Itzhak Rabin (1922-1995)
Premier Ministre d'Israël, assassiné le 4 novembre 1995
Prix Nobel de la Paix
Ancien Chef d'état Major de Tsahal et Ministre de la Défense, signataire des accords d'Oslo (1993)


Il y a dix ans Itzhak Rabin tombait sous les balles de l'assassin extrémiste Ygal Amir. Je me souviens comme d'hier de la nouvelle de l'attentat, un samedi soir à la radio. Dois-je l'avouer ? Contrairement à la majorité des gens, l'identification de son meurtrier m'avait soulagé sur le coup : si le terrorisme palestinien avait pu tuer un Premier Ministre d'Israël, non seulement le processus de Paix aurait été stoppé net (il l'a été de facto cinq ans après du fait de la deuxième Intifada), mais surtout les ennemis de l'état juif se seraient sentis encore plus pousser des ailes, pour faire pire que pire. Par ailleurs, même si le traumatisme fut profond en Israël, même si ce meurtre a révélé la face noire du fanatisme qui y existe là bas comme partout ailleurs, je n'ai jamais cru ni à une guerre civile, ni à la perte des valeurs démocratiques par la majorité du peuple israélien. La cohésion de cette société l'été dernier, avant et après le retrait de Gaza, l'a en pratique amplement démontré. Et la réaction exemplaire d’Ariel Sharon suite à l’attentat anti-arabe de Shfaram (lire ici) a confirmé que la démocratie y reste solide, même s'il y a eu (et il y aura encore) provocations et violences de l'extrême-droite.

Là dessus une autre remarque : des dizaines de chefs d'états et de personnalités viendront du Monde entier pour l'hommage rendu au Premier Ministre disparu ; et on redira, dans la plupart des médias, combien LUI était un homme de Paix.

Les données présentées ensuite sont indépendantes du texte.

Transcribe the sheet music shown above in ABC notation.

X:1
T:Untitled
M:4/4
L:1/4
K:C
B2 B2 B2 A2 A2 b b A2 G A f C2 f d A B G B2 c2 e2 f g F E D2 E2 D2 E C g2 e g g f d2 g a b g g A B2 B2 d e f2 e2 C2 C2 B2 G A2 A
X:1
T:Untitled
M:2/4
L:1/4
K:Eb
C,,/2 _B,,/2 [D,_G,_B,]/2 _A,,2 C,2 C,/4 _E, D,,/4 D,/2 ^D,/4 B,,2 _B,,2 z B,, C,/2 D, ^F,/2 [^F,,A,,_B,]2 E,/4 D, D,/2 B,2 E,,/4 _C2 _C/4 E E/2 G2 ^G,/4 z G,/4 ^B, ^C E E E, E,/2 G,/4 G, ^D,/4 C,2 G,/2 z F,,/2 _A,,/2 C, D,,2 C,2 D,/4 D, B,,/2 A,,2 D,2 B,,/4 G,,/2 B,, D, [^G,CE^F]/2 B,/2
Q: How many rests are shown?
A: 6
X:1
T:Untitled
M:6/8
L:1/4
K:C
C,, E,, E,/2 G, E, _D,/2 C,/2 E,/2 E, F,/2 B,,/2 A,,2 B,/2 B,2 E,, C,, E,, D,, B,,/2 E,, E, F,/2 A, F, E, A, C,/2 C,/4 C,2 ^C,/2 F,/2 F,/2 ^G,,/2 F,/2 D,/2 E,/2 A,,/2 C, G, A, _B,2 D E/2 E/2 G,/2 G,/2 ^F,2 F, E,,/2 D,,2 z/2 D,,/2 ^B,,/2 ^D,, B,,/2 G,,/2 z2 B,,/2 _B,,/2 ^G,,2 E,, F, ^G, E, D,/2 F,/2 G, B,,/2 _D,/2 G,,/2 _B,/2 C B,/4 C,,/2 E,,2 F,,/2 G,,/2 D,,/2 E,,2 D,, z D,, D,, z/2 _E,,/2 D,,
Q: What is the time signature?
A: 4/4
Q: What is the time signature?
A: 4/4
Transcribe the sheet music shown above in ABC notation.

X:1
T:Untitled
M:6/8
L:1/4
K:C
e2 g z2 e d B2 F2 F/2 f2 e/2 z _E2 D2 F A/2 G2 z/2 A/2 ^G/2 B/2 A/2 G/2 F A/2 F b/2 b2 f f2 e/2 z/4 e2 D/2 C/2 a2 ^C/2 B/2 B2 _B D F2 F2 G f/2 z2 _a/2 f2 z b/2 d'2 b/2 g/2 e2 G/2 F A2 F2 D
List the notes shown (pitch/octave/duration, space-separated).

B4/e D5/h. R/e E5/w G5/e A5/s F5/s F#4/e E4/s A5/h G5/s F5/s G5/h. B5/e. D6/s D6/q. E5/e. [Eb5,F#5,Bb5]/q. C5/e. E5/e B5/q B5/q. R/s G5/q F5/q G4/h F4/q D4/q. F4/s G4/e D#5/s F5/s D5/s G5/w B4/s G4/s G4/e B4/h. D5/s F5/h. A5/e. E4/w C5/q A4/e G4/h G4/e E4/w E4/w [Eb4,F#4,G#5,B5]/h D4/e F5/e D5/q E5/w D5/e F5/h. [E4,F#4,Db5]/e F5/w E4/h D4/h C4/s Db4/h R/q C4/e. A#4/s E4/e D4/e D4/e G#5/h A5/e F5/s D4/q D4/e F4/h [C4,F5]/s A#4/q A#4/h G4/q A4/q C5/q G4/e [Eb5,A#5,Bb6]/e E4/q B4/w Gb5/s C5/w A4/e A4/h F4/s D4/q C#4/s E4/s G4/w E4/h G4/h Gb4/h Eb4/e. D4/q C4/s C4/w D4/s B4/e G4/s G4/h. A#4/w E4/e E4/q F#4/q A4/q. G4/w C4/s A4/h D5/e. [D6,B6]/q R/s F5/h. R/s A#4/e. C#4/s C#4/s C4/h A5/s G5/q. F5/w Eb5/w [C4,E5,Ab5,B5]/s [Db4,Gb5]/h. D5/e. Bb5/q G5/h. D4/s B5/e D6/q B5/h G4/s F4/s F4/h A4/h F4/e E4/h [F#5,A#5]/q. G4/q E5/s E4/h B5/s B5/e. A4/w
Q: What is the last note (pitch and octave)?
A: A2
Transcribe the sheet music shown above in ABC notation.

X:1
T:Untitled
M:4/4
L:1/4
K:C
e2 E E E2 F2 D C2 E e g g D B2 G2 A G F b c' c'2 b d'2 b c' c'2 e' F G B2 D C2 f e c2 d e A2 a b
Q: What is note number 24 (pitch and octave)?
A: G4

En faisant du mauvais esprit, j'y retrouverais presque cette détestable habitude de pleurer les Juifs morts en critiquant les Juifs vivants ... par exemple, en considérant Shimon Peres (1) comme un "mauvais" parce qu'il a rejoint deux fois Sharon dans un gouvernement d'Union Nationale. Qu'aurait fait Rabin dans la même tourmente ? Et a-t-on déjà oublié qu'Ehud Barak avait accepté à Camp David (juillet 2000) beaucoup plus que ce que tous les gouvernements israéliens précédents avaient pu consentir ? Apprenant que le gouvernement avait accepté le partage de Jérusalem, sa veuve Léa Rabin avait dit : "mon mari doit se retourner dans sa tombe" ... elle même devait disparaitre quelques mois plus tard, au tout début de l'Intifada. Mais cela aussi a été vite oublié, car à force de vouloir faire simple les médias refusent tout paradoxe, toute complexité dans la marche de l'histoire !

D'où une dernière question, peut-être provocatrice : et si, à force de dire et répéter que "lui seul aurait pu faire la Paix" (on n'ose plus en dire autant d'Arafat ...) mais que "malheureusement il n'est plus là", le message subliminal était : "donc la Paix n'est pas possible" ?

J.C

(1) Que j’ai eu la chance de rencontrer de près à quelques semaines de son retour au gouvernement (cliquer ici).